▶ _Problem description_
Express the data below, from its beginning through the line with "4.56 meters", as a two-column CSV with the headers input and output. Give one row for each request, with its text under input and its answer under output, and put each field in double quotes with line breaks turned into spaces.

▶ _Data to process_
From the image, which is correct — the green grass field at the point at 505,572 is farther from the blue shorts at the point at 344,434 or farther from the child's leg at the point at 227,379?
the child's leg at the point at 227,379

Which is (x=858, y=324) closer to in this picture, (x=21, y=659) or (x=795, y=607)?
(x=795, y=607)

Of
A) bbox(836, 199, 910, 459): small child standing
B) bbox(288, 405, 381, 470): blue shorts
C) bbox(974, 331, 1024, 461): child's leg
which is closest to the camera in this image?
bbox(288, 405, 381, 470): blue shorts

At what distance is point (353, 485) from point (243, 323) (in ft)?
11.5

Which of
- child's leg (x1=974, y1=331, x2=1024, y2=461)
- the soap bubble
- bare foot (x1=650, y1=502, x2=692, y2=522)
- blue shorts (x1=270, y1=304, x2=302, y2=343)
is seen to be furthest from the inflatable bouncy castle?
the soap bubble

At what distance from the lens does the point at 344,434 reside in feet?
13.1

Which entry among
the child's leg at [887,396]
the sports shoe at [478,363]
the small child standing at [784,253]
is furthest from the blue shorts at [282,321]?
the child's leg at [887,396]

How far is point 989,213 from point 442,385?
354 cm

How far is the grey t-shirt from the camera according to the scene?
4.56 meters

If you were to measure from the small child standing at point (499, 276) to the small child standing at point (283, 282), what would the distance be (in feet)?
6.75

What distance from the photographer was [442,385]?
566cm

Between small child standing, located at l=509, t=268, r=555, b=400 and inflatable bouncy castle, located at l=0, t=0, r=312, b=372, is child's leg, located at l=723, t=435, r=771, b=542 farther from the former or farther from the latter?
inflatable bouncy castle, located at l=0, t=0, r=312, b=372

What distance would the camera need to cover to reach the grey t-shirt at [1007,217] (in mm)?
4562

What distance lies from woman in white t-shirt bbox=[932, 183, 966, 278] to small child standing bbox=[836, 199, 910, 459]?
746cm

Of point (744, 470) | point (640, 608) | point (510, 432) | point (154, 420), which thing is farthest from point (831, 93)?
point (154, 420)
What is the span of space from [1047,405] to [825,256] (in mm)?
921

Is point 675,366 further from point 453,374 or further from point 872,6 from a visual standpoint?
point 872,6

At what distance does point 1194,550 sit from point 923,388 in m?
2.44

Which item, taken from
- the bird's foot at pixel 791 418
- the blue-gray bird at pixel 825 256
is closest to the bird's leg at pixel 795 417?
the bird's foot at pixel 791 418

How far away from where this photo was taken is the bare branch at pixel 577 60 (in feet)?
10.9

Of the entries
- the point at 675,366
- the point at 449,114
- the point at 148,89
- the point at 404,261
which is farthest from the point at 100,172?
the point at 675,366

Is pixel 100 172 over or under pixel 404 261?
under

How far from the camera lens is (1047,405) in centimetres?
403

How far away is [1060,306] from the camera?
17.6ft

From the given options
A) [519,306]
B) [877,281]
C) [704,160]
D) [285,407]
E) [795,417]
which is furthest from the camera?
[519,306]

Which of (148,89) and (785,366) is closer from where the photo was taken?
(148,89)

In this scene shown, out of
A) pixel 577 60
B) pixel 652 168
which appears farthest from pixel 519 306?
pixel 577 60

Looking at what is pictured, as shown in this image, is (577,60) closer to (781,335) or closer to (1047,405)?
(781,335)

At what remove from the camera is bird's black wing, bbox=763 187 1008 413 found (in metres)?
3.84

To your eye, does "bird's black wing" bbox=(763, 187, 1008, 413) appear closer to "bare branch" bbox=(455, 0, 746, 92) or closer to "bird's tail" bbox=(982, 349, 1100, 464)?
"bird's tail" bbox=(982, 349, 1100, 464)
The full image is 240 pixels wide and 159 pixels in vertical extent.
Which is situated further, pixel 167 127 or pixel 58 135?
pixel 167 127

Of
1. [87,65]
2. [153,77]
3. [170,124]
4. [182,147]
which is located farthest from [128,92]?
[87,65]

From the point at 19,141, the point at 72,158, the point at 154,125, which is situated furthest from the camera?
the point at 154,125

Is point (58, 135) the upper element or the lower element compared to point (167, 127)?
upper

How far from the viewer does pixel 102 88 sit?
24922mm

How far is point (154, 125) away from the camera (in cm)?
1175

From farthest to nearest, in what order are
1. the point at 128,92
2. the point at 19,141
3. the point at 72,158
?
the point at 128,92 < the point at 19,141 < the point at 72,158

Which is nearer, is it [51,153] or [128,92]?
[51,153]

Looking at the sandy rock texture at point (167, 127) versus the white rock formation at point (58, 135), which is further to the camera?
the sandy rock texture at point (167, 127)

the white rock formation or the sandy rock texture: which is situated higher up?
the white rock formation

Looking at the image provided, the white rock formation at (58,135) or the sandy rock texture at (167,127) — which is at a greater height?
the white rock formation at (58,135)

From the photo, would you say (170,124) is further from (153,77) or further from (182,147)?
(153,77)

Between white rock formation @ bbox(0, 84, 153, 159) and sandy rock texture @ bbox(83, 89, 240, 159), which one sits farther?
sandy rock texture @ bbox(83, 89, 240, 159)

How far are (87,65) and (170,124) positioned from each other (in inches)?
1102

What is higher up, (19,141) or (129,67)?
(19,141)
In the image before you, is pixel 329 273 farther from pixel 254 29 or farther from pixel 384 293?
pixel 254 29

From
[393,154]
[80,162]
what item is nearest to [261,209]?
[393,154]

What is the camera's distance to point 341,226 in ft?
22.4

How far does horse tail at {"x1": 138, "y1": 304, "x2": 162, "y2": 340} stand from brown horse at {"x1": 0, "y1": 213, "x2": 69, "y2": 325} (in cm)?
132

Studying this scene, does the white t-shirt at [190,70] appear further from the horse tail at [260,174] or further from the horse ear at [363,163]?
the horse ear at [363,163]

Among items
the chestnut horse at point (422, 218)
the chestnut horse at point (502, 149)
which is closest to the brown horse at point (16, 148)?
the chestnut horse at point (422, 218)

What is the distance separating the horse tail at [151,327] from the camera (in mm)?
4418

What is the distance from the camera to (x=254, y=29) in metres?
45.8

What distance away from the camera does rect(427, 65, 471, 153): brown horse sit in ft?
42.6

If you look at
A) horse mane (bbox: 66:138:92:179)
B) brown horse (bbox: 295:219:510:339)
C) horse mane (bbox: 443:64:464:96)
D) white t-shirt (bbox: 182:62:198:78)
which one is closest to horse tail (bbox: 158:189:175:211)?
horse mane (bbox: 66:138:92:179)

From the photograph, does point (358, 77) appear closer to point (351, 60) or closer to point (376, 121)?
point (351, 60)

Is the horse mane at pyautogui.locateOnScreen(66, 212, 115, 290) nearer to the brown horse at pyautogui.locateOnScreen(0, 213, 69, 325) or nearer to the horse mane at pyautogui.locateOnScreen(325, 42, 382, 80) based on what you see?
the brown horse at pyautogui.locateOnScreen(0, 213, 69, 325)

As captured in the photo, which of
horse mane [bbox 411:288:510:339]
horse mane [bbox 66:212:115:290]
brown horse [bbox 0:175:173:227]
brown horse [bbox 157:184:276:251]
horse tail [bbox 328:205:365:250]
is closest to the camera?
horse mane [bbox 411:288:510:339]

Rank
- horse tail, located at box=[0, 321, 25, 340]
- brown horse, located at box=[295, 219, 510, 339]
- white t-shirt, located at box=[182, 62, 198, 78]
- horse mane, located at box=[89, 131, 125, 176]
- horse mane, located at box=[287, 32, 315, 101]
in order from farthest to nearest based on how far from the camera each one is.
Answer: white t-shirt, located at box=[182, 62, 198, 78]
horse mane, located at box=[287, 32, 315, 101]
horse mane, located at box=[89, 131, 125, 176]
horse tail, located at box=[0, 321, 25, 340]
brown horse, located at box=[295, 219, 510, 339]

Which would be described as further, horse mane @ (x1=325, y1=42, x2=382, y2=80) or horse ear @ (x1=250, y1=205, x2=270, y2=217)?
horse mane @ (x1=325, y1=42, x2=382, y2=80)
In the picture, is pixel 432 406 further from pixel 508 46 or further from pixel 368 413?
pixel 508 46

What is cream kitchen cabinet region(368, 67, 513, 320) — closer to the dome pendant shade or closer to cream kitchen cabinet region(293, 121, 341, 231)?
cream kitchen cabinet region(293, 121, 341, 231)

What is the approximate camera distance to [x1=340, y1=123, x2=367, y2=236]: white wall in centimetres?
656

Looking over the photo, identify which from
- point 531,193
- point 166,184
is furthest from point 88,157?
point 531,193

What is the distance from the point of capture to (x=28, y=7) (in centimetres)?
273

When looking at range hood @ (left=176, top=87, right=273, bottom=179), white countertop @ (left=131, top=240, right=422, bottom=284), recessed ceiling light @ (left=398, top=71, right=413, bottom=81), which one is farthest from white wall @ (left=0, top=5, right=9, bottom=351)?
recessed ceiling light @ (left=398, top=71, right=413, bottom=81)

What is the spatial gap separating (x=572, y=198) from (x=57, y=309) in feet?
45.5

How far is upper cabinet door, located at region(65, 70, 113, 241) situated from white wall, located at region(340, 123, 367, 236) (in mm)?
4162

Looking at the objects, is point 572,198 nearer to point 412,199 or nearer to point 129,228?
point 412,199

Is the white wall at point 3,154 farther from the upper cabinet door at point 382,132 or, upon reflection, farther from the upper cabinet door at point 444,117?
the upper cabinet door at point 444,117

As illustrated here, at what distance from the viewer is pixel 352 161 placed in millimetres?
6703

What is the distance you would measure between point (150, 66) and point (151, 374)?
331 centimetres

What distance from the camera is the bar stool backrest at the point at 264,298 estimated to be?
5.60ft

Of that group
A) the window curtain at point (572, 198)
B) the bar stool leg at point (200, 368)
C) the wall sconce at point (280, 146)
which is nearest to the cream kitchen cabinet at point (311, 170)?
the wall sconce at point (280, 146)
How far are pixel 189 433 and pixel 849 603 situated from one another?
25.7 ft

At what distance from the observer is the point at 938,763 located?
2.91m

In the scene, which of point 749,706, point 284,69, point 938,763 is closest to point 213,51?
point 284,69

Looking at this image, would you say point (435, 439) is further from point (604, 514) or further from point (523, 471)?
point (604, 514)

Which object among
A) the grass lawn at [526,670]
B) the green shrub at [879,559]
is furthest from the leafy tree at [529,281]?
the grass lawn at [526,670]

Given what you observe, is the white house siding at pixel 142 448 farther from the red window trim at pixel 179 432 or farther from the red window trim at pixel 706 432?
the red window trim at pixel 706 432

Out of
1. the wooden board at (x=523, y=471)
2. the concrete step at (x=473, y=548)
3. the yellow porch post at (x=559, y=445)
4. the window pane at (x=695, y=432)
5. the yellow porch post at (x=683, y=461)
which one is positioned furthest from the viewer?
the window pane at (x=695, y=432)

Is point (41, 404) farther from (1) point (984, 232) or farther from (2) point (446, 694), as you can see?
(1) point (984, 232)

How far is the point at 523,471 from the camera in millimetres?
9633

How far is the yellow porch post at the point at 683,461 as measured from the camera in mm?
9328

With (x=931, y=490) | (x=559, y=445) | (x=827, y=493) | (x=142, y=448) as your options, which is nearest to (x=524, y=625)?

▶ _Result for this exercise_
input,output
"From the image, which is correct — the green grass field at the point at 505,572 is farther from the blue shorts at the point at 344,434 or farther from the child's leg at the point at 227,379?","the child's leg at the point at 227,379"
"Which is (x=858, y=324) closer to in this picture, (x=21, y=659) or (x=795, y=607)?","(x=795, y=607)"
"Of A) bbox(836, 199, 910, 459): small child standing B) bbox(288, 405, 381, 470): blue shorts C) bbox(974, 331, 1024, 461): child's leg which is closest to the camera in this image?","bbox(288, 405, 381, 470): blue shorts"
"At what distance is point (353, 485) from point (243, 323) (in ft)?","11.5"
"Which of - child's leg (x1=974, y1=331, x2=1024, y2=461) - the soap bubble - bare foot (x1=650, y1=502, x2=692, y2=522) - blue shorts (x1=270, y1=304, x2=302, y2=343) is seen to be furthest from the inflatable bouncy castle?","the soap bubble"
"At what distance from the lens does the point at 344,434 reside in feet?","13.1"
"Which entry among the child's leg at [887,396] the sports shoe at [478,363] the small child standing at [784,253] is furthest from the blue shorts at [282,321]?","the child's leg at [887,396]"
"How far is point 989,213 from point 442,385?","354 cm"
"How far is the grey t-shirt from the camera according to the scene?","4.56 meters"